I think this is true, but I also think it's more complicated than it sounds.

Like, people are into the flavor and setting of D&D, not Forgotten Realms. There is something about the vibe of D&D that resonates with people, but it's not at all tied to any specific D&D setting. I think it's a mix of half "generic fantasy" and half "natural 20s and the dumb poo poo that happens because of the tension between narrative and mechanics".

HEY

Humbug Scoolbus
Apr 25, 2008

The scarlet letter was her passport into regions where other women dared not tread. Shame, Despair, Solitude! These had been her teachers, stern and wild ones, and they had made her strong, but taught her much amiss.
Clapping Larry
There's a good condensation of what's known and unknown on Ars Technica...

https://arstechnica.com/gaming/2023/01/rpg-fans-irate-as-dd-tries-to-shut-its-open-game-license/

Terrible Opinions
Oct 18, 2013



Anonymous Zebra posted:

LOL, you weirdos, this is an entirely non-existent dynamic anyway. No players are saying "meh" to DnD5e, or to a less extent Pathfinder. Completely the opposite, those games are getting the enthusiastic "Yeahs!", to the point where there are too many drat players for the number of DMs. My local gaming store has a "Learn D&D night!" once a month and the owner has DMs come in and run games for newbies and every time he needs to post on the Discord that the room's full, please come by to shop, but there's no more room at the tables for DnD.
Why would you be playing with randos from a game store instead of any existing friend group? The dynamic you're calling non-existent is playing with your friends, and your friends having opinions.

Have you never had a game group that lasts for long enough for people to want a system change?

Terrible Opinions fucked around with this message at 21:18 on Jan 11, 2023

Panzeh
Nov 27, 2006

"..The high ground"

Anonymous Zebra posted:

LOL, you weirdos, this is an entirely non-existent dynamic anyway. No players are saying "meh" to DnD5e, or to a less extent Pathfinder. Completely the opposite, those games are getting the enthusiastic "Yeahs!", to the point where there are too many drat players for the number of DMs. My local gaming store has a "Learn D&D night!" once a month and the owner has DMs come in and run games for newbies and every time he needs to post on the Discord that the room's full, please come by to shop, but there's no more room at the tables for DnD.

Yeah, you're posting on a forum with a bunch of jaded RPG guys, many of whom have their own designs so they kinda wishcast things. People really do like D&D, whatever problems it might have as the platonic ideal of design.

• **Problem to solve**:
Quote the D&D forum thread word for word, between "Like, people are" and "on Ars Technica...", inclusive.

• **Data provided**:
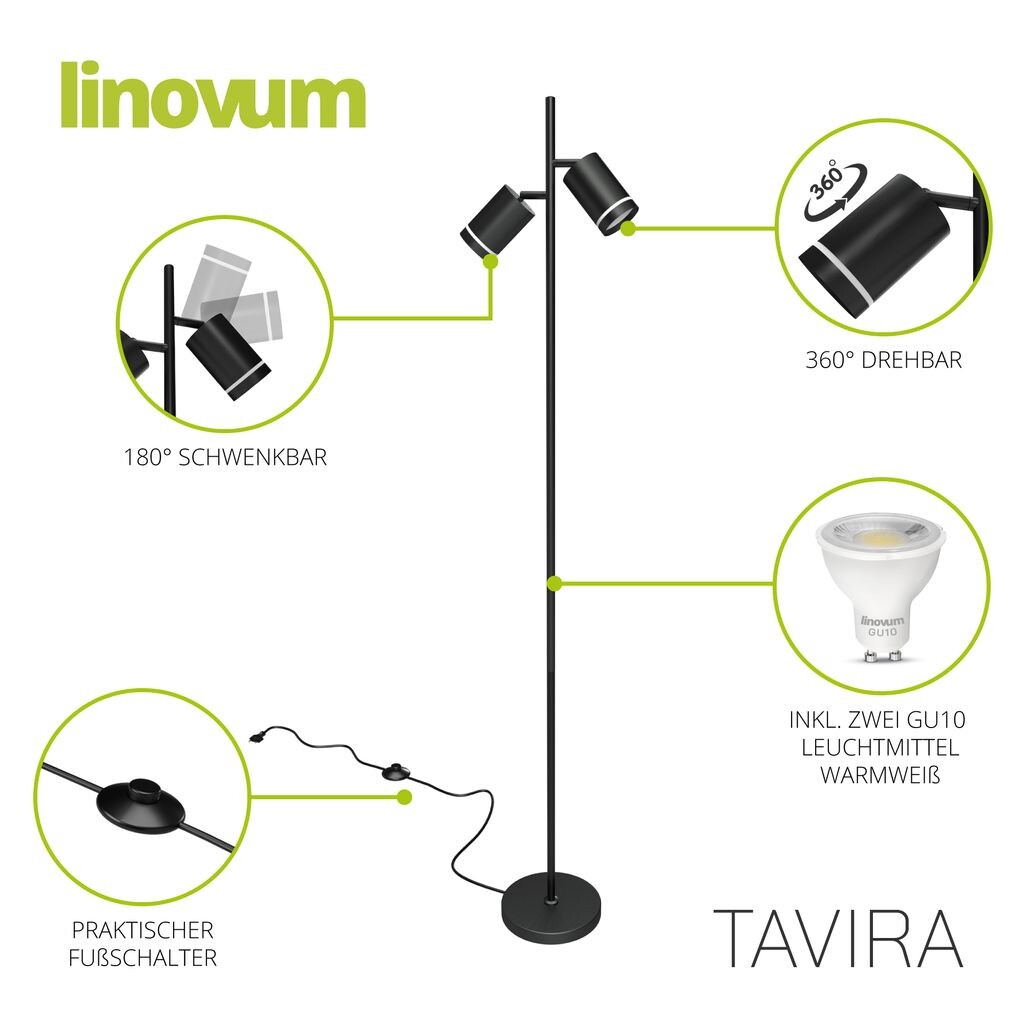 linovum

360°

360° DREHBAR

180° SCHWENKBAR

linovum
GU10

INKL. ZWEI GU10
LEUCHTMITTEL
WARMWEIß

PRAKTISCHER
FUßSCHALTER

TAVIRA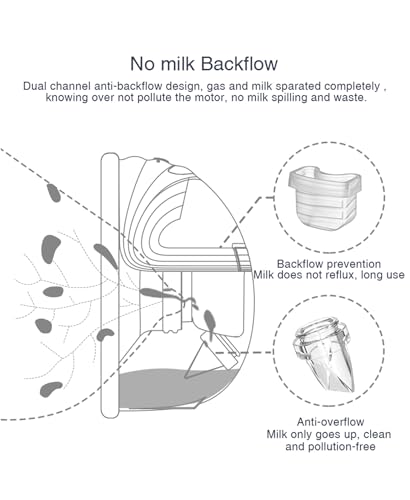 No milk Backflow

Dual channel anti-backflow design, gas and milk sparated completely , knowing over not pollute the motor, no milk spilling and waste.

Backflow prevention
Milk does not reflux, long use

Anti-overflow
Milk only goes up, clean and pollution-free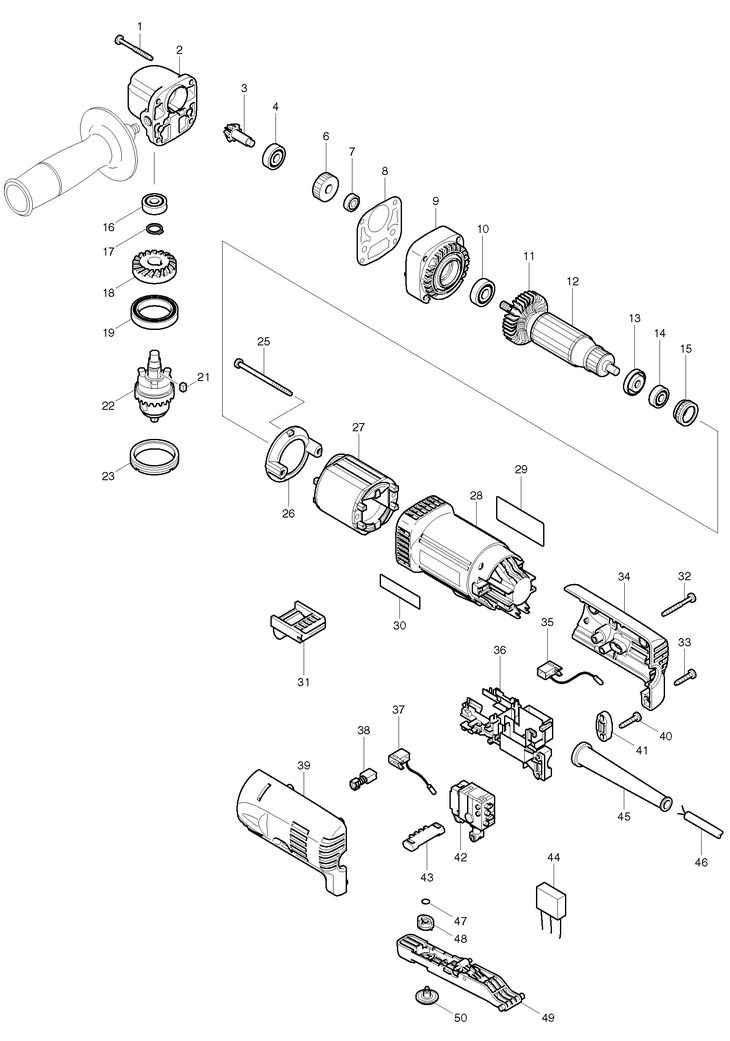 1
2
3
4
6
7
8
9
10
11
12
13
14
15
16
17
18
19
21
22
23
25
26
27
28
29
30
31
32
33
34
35
36
37
38
39
40
41
42
43
44
45
46
47
48
49
50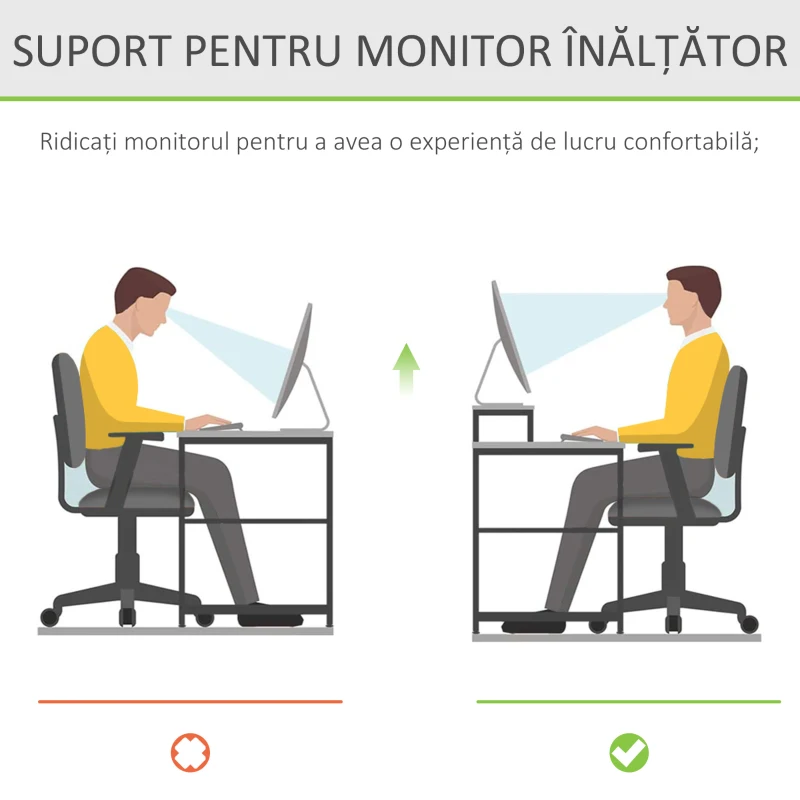 SUPORT PENTRU MONITOR ÎNĂLȚĂTOR

Ridicați monitorul pentru a avea o experiență de lucru confortabilă;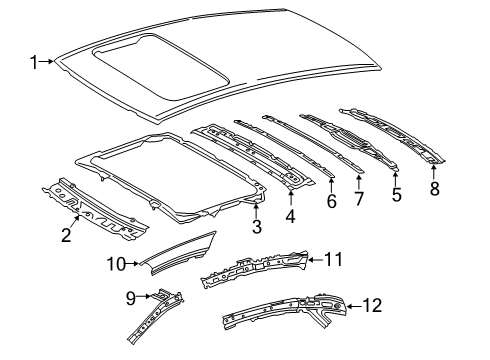 1
2
3
4
6
7
5
8
10
11
9
12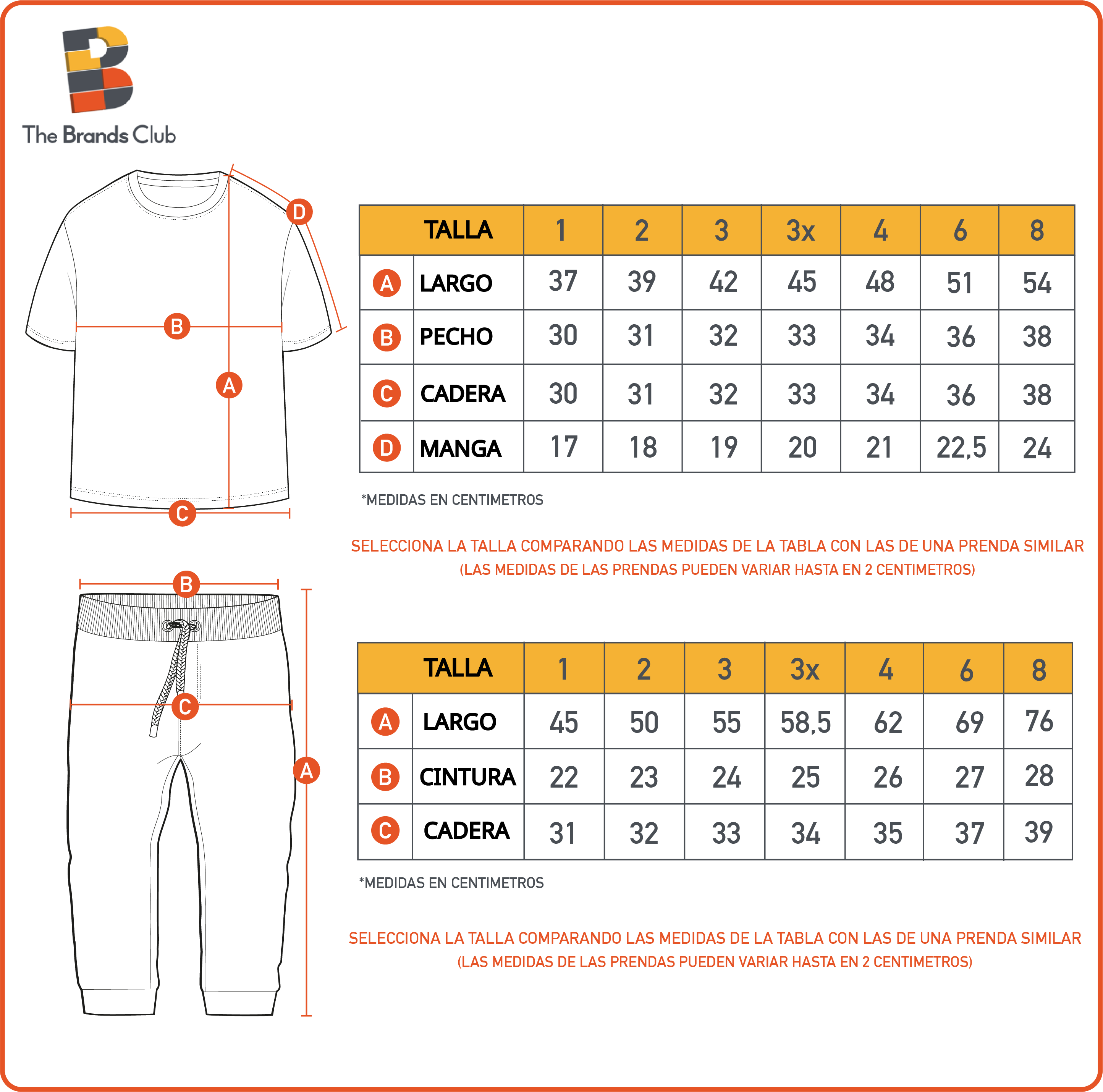 The Brands Club

D
B
A
C

| | TALLA | 1 | 2 | 3 | 3x | 4 | 6 | 8 |
|---|---|---|---|---|---|---|---|---|
| A | LARGO | 37 | 39 | 42 | 45 | 48 | 51 | 54 |
| B | PECHO | 30 | 31 | 32 | 33 | 34 | 36 | 38 |
| C | CADERA | 30 | 31 | 32 | 33 | 34 | 36 | 38 |
| D | MANGA | 17 | 18 | 19 | 20 | 21 | 22,5 | 24 |

*MEDIDAS EN CENTIMETROS

SELECCIONA LA TALLA COMPARANDO LAS MEDIDAS DE LA TABLA CON LAS DE UNA PRENDA SIMILAR
(LAS MEDIDAS DE LAS PRENDAS PUEDEN VARIAR HASTA EN 2 CENTIMETROS)

B
C
A

| | TALLA | 1 | 2 | 3 | 3x | 4 | 6 | 8 |
|---|---|---|---|---|---|---|---|---|
| A | LARGO | 45 | 50 | 55 | 58,5 | 62 | 69 | 76 |
| B | CINTURA | 22 | 23 | 24 | 25 | 26 | 27 | 28 |
| C | CADERA | 31 | 32 | 33 | 34 | 35 | 37 | 39 |

*MEDIDAS EN CENTIMETROS

SELECCIONA LA TALLA COMPARANDO LAS MEDIDAS DE LA TABLA CON LAS DE UNA PRENDA SIMILAR
(LAS MEDIDAS DE LAS PRENDAS PUEDEN VARIAR HASTA EN 2 CENTIMETROS)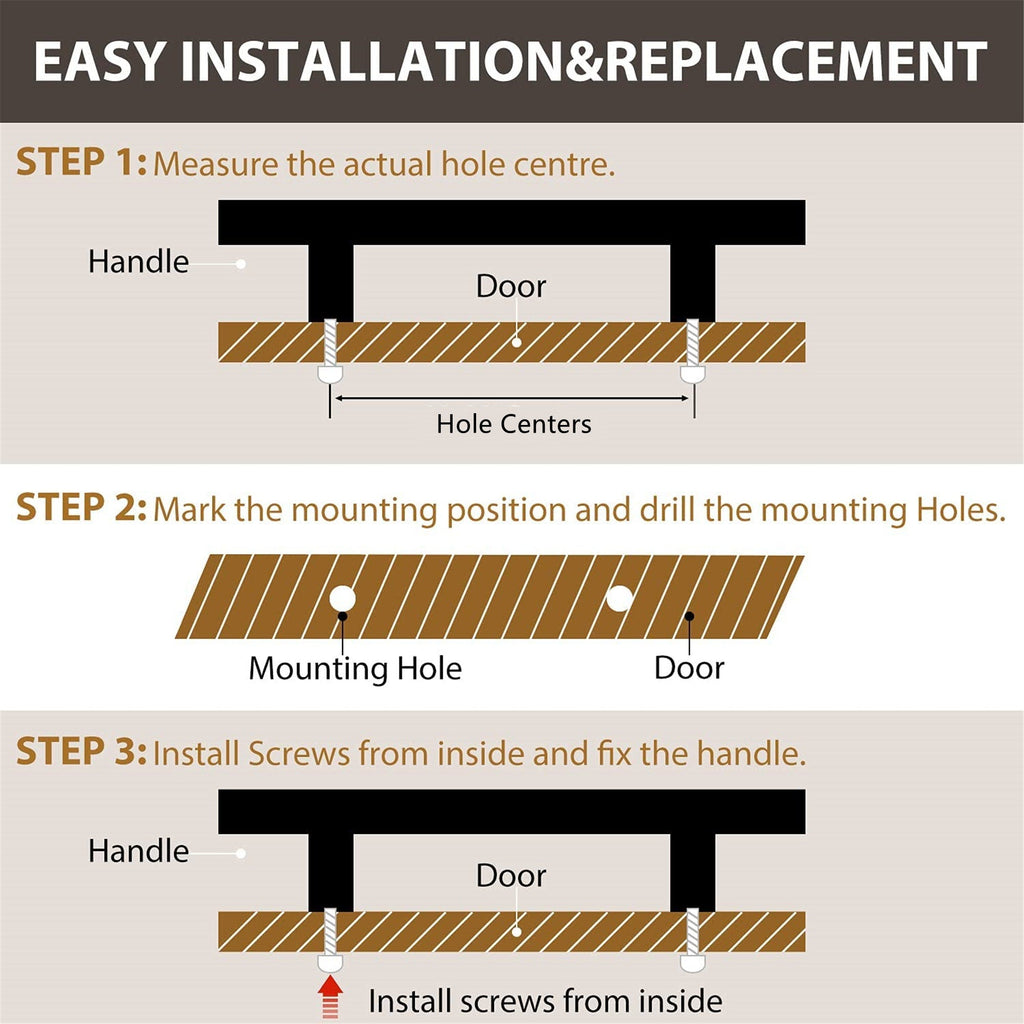 EASY INSTALLATION&REPLACEMENT

STEP 1: Measure the actual hole centre.

Handle

Door

Hole Centers

STEP 2: Mark the mounting position and drill the mounting Holes.

Mounting Hole

Door

STEP 3: Install Screws from inside and fix the handle.

Handle

Door

Install screws from inside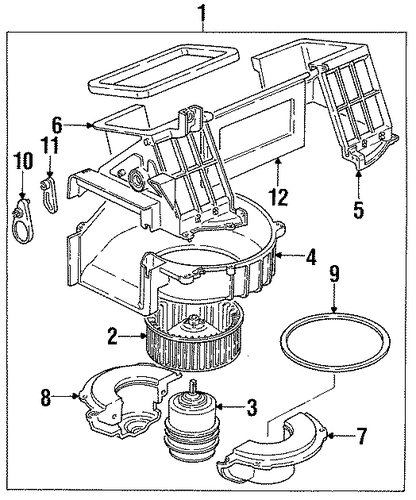 1
6
11
10
12
5
4
9
2
8
3
7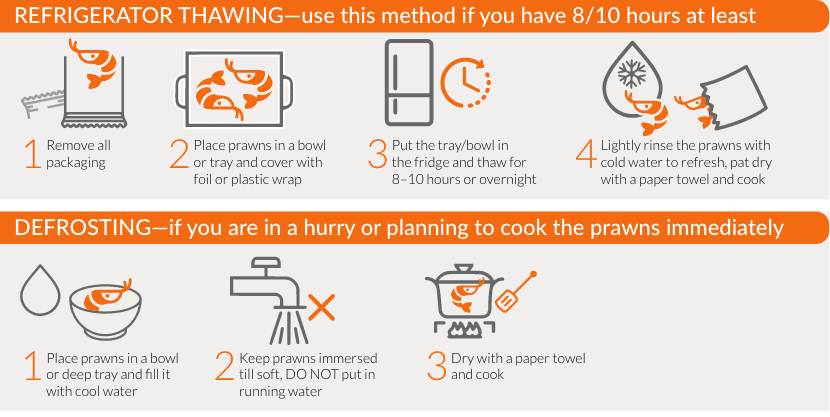 REFRIGERATOR THAWING—use this method if you have 8/10 hours at least

1 Remove all packaging

2 Place prawns in a bowl or tray and cover with foil or plastic wrap

3 Put the tray/bowl in the fridge and thaw for 8–10 hours or overnight

4 Lightly rinse the prawns with cold water to refresh, pat dry with a paper towel and cook

DEFROSTING—if you are in a hurry or planning to cook the prawns immediately

1 Place prawns in a bowl or deep tray and fill it with cool water

2 Keep prawns immersed till soft, DO NOT put in running water

3 Dry with a paper towel and cook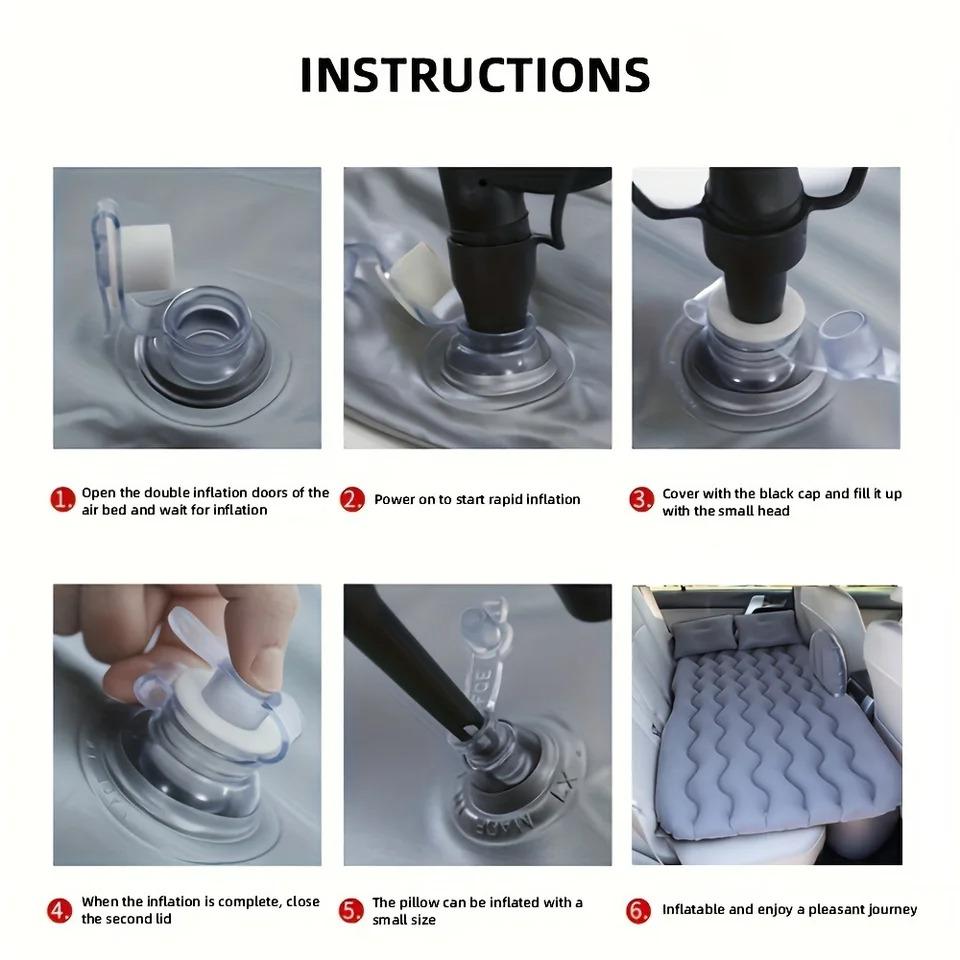 INSTRUCTIONS

1. Open the double inflation doors of the air bed and wait for inflation

2. Power on to start rapid inflation

3. Cover with the black cap and fill it up with the small head

4. When the inflation is complete, close the second lid

5. The pillow can be inflated with a small size

6. Inflatable and enjoy a pleasant journey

• **Exercise result**:
Like, people are into the flavor and setting of D&D, not Forgotten Realms. There is something about the vibe of D&D that resonates with people, but it's not at all tied to any specific D&D setting. I think it's a mix of half "generic fantasy" and half "natural 20s and the dumb poo poo that happens because of the tension between narrative and mechanics".

HEY

Humbug Scoolbus
Apr 25, 2008

The scarlet letter was her passport into regions where other women dared not tread. Shame, Despair, Solitude! These had been her teachers, stern and wild ones, and they had made her strong, but taught her much amiss.
Clapping Larry
There's a good condensation of what's known and unknown on Ars Technica...